WORK ORDER: Below are the records; extract from them the line containing "代购网站哪个靠谱-代购跟官网哪个靠谱" to the line containing "My Favorite Ballers", both lines included, exactly and with no pictures.

##### SOURCE MATERIAL #####

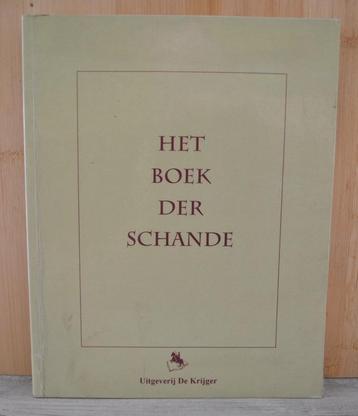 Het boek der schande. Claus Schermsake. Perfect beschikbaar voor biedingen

#####
##### SOURCE MATERIAL #####

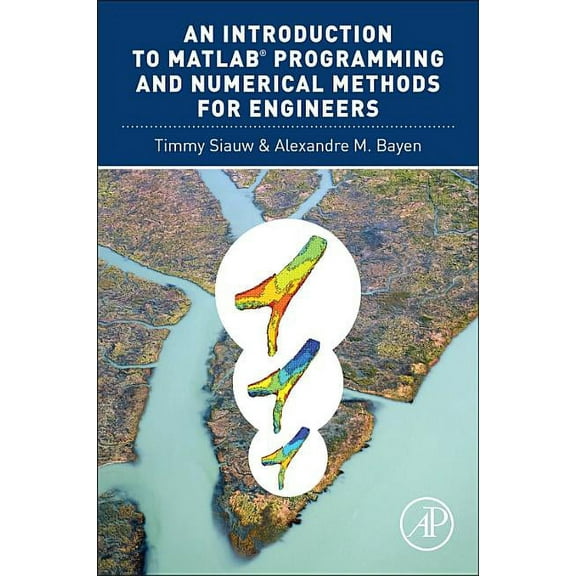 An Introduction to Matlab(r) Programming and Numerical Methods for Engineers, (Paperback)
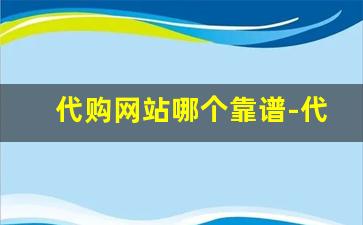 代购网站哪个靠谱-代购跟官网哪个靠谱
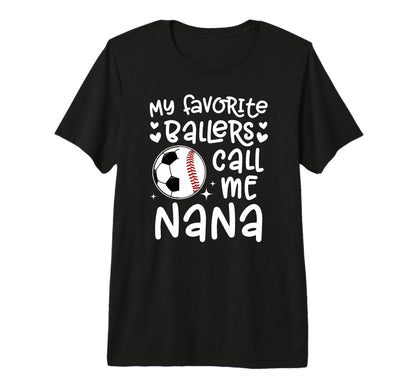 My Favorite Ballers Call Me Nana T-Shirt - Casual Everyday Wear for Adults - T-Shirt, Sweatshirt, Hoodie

#####
##### SOURCE MATERIAL #####

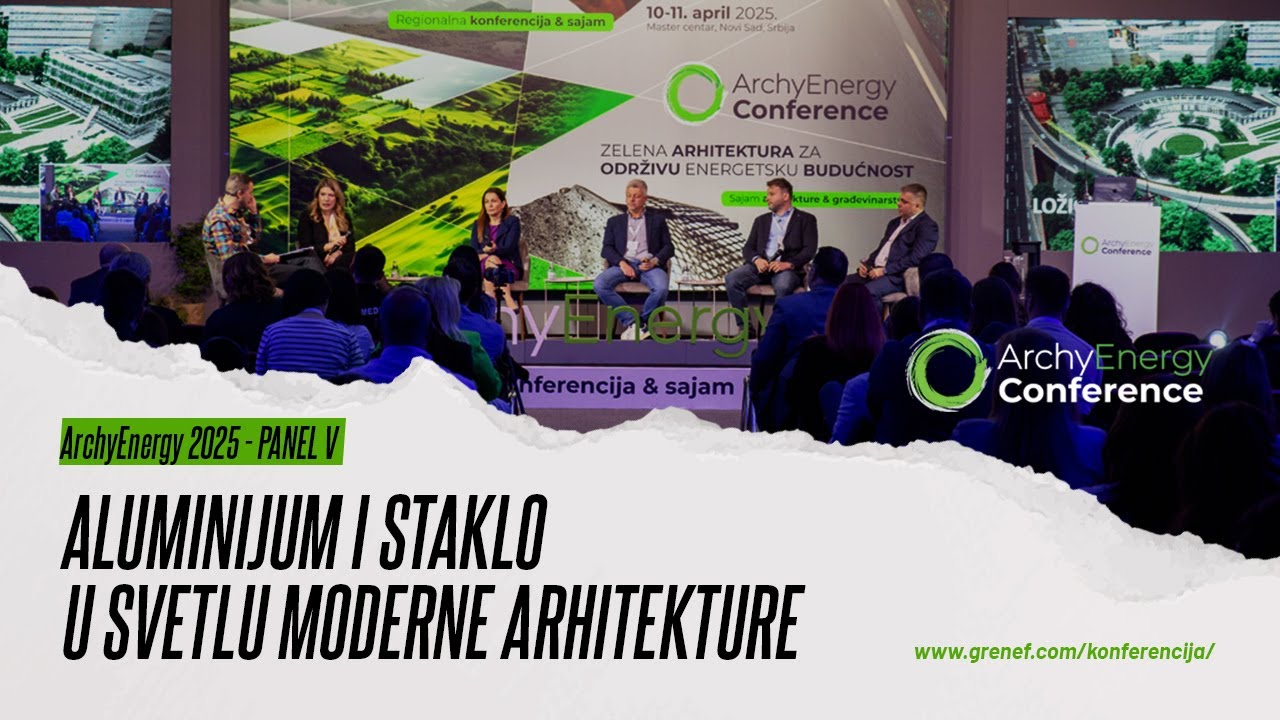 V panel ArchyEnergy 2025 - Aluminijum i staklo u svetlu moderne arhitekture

#####

ANSWER:
 代购网站哪个靠谱-代购跟官网哪个靠谱
 My Favorite Ballers Call Me Nana T-Shirt - Casual Everyday Wear for Adults - T-Shirt, Sweatshirt, Hoodie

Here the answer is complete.